L’homme d’affaires a retiré hier son offre pour le rachat de Drouot SA. Il a annoncé la création de sa propre maison de ventes.

Habitué à mener ses affaires tambour battant, Pierre Bergé semble s’être mal accommodé des hésitations des commissaires-priseurs parisiens. Sa proposition de rachat de la majorité des parts de Drouot SA n’ayant pas obtenu l’assentiment de la majorité des études, il l’a retirée hier en milieu de journée. Ceux-ci ont désormais face à eux la seule offre du groupe Barclays… même si d’autres sont attendues. Pour maître Studer, «il n’y a pas le feu. Nous avons pris la banque Lazard pour inventorier ce que nous possédons. De toute façon, ce n’est pas en période électorale que ces affaires doivent se régler. Il est urgent de réfléchir. Une position partagée par certains de ses confrères comme Rémi Ader : «Pierre Bergé a dit : “Je veux acheter Drouot SA” et s’était donné une date fixe. Mais, aujourd’hui, nous ne sommes pas vendeurs ! Il s’agissait d’une unsolicited offer comme l’on dit en anglais. Nos conseils nous ont dit : quelqu'un vous propose d'acheter ? Etudiez d'abord toutes les offres !»

D’autres commissaires-priseurs regrettent l’abandon du projet Bergé, comme maître Renaud : «A priori, j'étais favorable à son offre.
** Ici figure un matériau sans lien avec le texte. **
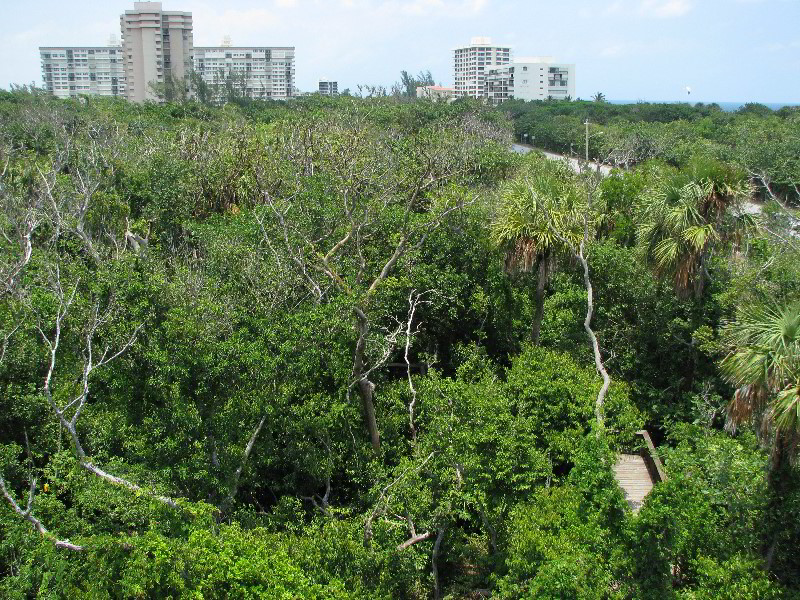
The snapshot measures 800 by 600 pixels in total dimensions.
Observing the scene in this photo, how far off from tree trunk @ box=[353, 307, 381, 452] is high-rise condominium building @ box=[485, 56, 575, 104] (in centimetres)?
14377

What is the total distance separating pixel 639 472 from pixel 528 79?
491 feet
Il est important qu'un homme s'investisse, qu'il y ait un maître à bord. Et les commissaires-priseurs n'accepteront pas que ce soit l'un d'eux qui occupent ce poste.» Maître Chayette, ancien président de Drouot SA, a des mots plus durs. Je déplore que l’opération Bergé n’aboutisse pas. Je suis convaincu qu’il aurait été un porte-drapeau très positif. Les actuels responsables de la profession endossent une terrible responsabilité. Je trouve extravagant que l’on se soit décidé à étudier sérieusement l’offre de Pierre Bergé il y a quelques jours, en appelant la banque Lazard et le cabinet Bredin-Prat, alors qu’on la connaissait depuis le mois de septembre ! Lorsque j’étais président de Drouot SA, j’avais commencé une estimation des actifs. J’étais favorable à la constitution d’un noyau dur, par un pacte d’actionnaires, pour que l’on puisse parler d’une même voix. Quand le président de la Compagnie déclare que son souci est d’être neutre, je ne suis pas d’accord. Ce qu’on lui demande, c’est une stratégie.»
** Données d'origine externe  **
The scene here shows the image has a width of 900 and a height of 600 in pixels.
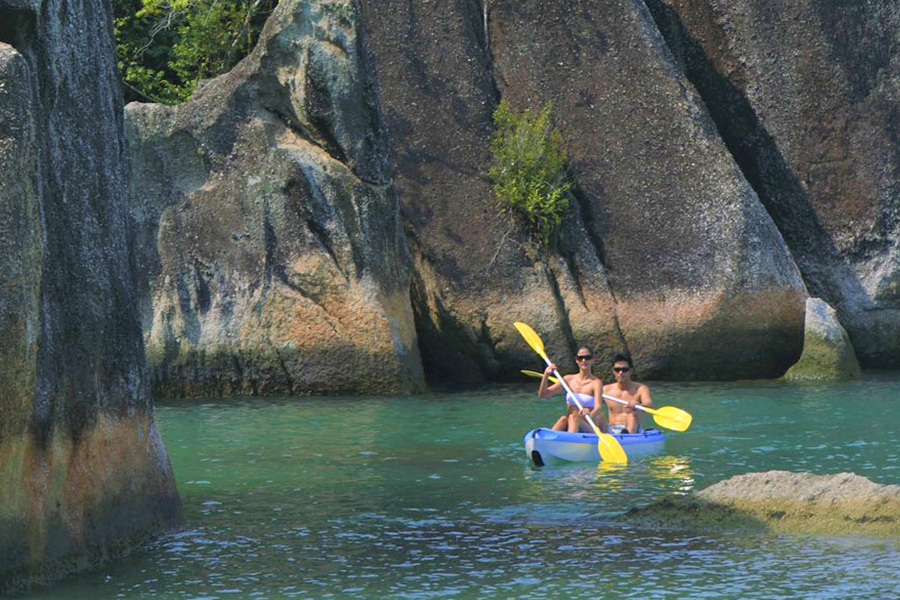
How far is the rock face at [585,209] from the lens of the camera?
23.1m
«Des offres de prix qui ne m’apparaissent pas réalistes, et qui concernent le rachat des actions de Drouot Holding, ont déstabilisé la profession, explique Pierre Bergé. Je me refuse dès lors à me laisser entraîner dans une surenchère». Cette surenchère, selon le dirigeant de Yves Saint Laurent Couture, aurait pour seule conséquence d’amener à une vente par appartements de Drouot et de ses filiales, notamment la Gazette, qui suscite beaucoup d’appétits. Pierre Bergé conclut son communiqué en annonçant la création de sa propre maison de ventes «autour d’un certain nombre de commissaires-priseurs et d’experts». Qui seront-ils ? Les paris sont ouverts même si l’on peut supposer que des études comme Chayette-Cheval ou Buffetaud-Laurin-Guilloux étudieront avec intérêt la nouvelle forme de collaboration proposée.